**DOCUMENT SEGMENT:**
BEGIN
Leah liked the idea behind Women in Science in Engineering (WISE) — women supporting other women in a male-dominated area of academia — but she quickly realized, “We can do more to foster an inclusive environment.”  Wanting to expand the group to include men and broaden its scope to include other minorities “to show that these issues were affecting everyone,” she found a fellow chemistry graduate student who shared her vision. Together they re-shaped Allies for Minorities and Women in Science and Engineering (AM-WISE) “to harness the power that WISE had accrued to affect positive change.”

Like good researchers, they began with data, administering a climate survey to their colleagues in the chemistry and physics departments. Based on the survey results, AM_WISE launched several key initiatives: mentorship training for all incoming tenure-track chemistry faculty, a mentee training series for graduate students and postdocs, a town hall meeting where students and postdocs from the chemistry, physics and biology departments were able to share their thoughts. When faculty expressed concern about how to handle reports of sexual harassment, AM_WISE and the faculty Diversity Committee began developing a step-by-step instruction manual with a “clear line of response,”  Bowers and her AM-WISE colleagues are working to ensure that all underrepresented groups are strongly supported at work and free to explore both traditional and non-traditional career paths.


2019 University Awards for the Advancement of Women.  Award recipients include AMPED EFRC graduate student Leah Bowers (second from left).
END
**EXERCISE DIRECTIONS:** Extract the text from the AM-WISE profile between "Like good researchers, they" and "non-traditional career paths.", inclusive.

[Saved entries]
BEGIN
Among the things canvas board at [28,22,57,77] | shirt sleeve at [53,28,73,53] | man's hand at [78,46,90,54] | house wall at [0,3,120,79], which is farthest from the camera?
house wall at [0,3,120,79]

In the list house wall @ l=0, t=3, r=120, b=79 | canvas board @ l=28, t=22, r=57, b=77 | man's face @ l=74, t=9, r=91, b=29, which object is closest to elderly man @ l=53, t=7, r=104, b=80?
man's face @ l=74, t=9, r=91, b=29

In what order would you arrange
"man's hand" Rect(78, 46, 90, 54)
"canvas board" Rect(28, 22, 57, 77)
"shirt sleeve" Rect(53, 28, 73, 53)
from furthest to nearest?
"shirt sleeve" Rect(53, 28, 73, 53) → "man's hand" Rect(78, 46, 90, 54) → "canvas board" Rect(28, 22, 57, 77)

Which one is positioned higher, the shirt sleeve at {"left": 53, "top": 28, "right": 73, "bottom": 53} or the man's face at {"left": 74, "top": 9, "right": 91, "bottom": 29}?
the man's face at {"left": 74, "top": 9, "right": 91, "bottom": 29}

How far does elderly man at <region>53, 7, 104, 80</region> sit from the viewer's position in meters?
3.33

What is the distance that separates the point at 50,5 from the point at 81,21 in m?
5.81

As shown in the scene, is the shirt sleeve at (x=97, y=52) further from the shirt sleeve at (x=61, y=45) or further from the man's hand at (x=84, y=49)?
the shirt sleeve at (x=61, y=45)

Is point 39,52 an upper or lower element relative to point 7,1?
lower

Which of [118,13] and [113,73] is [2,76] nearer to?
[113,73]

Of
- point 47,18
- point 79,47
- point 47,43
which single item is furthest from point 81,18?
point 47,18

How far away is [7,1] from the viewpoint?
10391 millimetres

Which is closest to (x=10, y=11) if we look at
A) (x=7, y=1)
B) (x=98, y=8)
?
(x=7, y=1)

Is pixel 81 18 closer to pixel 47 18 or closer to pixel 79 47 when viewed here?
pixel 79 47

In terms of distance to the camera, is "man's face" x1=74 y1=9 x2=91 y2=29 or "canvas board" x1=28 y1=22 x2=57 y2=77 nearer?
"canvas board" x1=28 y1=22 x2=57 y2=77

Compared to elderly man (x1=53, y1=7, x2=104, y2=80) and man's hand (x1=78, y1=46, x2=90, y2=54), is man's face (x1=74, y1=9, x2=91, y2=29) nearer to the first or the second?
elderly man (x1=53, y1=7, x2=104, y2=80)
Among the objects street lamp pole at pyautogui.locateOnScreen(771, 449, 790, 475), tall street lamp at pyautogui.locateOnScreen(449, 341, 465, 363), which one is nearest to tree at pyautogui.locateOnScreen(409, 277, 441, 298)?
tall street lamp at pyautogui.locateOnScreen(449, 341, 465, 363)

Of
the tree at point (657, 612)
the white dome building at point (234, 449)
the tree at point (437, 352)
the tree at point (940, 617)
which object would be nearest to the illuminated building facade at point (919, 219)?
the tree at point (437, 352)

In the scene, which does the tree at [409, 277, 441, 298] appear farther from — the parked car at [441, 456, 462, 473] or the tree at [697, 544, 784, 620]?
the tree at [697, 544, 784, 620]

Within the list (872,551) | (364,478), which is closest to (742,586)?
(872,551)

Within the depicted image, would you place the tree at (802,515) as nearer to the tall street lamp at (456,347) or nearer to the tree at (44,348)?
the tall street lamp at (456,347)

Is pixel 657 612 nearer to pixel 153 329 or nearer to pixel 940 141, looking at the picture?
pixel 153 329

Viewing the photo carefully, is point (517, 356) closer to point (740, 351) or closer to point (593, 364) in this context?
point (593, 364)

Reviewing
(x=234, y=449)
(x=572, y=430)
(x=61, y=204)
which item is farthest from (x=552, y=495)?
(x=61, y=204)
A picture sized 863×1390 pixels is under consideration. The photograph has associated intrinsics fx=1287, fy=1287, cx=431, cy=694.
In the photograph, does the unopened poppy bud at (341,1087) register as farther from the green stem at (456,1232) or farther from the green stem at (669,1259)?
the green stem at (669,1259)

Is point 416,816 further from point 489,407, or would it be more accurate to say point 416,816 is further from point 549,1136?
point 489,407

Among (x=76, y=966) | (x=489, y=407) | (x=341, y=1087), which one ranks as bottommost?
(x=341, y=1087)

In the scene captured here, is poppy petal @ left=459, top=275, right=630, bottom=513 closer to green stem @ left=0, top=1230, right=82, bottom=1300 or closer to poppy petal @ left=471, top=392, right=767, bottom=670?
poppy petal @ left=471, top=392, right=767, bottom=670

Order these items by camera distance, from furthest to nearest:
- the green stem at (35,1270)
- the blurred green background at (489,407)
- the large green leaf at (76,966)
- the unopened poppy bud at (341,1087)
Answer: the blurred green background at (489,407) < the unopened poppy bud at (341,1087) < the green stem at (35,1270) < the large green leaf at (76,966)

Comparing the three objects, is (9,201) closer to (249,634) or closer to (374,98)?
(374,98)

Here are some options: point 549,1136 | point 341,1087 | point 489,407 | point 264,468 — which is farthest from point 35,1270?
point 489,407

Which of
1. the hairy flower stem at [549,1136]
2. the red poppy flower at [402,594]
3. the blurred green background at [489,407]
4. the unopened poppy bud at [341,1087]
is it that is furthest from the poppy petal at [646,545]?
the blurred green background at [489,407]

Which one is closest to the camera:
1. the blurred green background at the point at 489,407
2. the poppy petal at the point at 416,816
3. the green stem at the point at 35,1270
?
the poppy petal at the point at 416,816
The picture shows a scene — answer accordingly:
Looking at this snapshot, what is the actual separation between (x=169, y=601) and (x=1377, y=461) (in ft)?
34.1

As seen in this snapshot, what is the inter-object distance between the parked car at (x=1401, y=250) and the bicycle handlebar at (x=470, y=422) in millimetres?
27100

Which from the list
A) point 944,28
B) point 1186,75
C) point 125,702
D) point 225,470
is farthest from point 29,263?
END
**SOLVED EXERCISE:**
Like good researchers, they began with data, administering a climate survey to their colleagues in the chemistry and physics departments. Based on the survey results, AM_WISE launched several key initiatives: mentorship training for all incoming tenure-track chemistry faculty, a mentee training series for graduate students and postdocs, a town hall meeting where students and postdocs from the chemistry, physics and biology departments were able to share their thoughts. When faculty expressed concern about how to handle reports of sexual harassment, AM_WISE and the faculty Diversity Committee began developing a step-by-step instruction manual with a “clear line of response,”  Bowers and her AM-WISE colleagues are working to ensure that all underrepresented groups are strongly supported at work and free to explore both traditional and non-traditional career paths.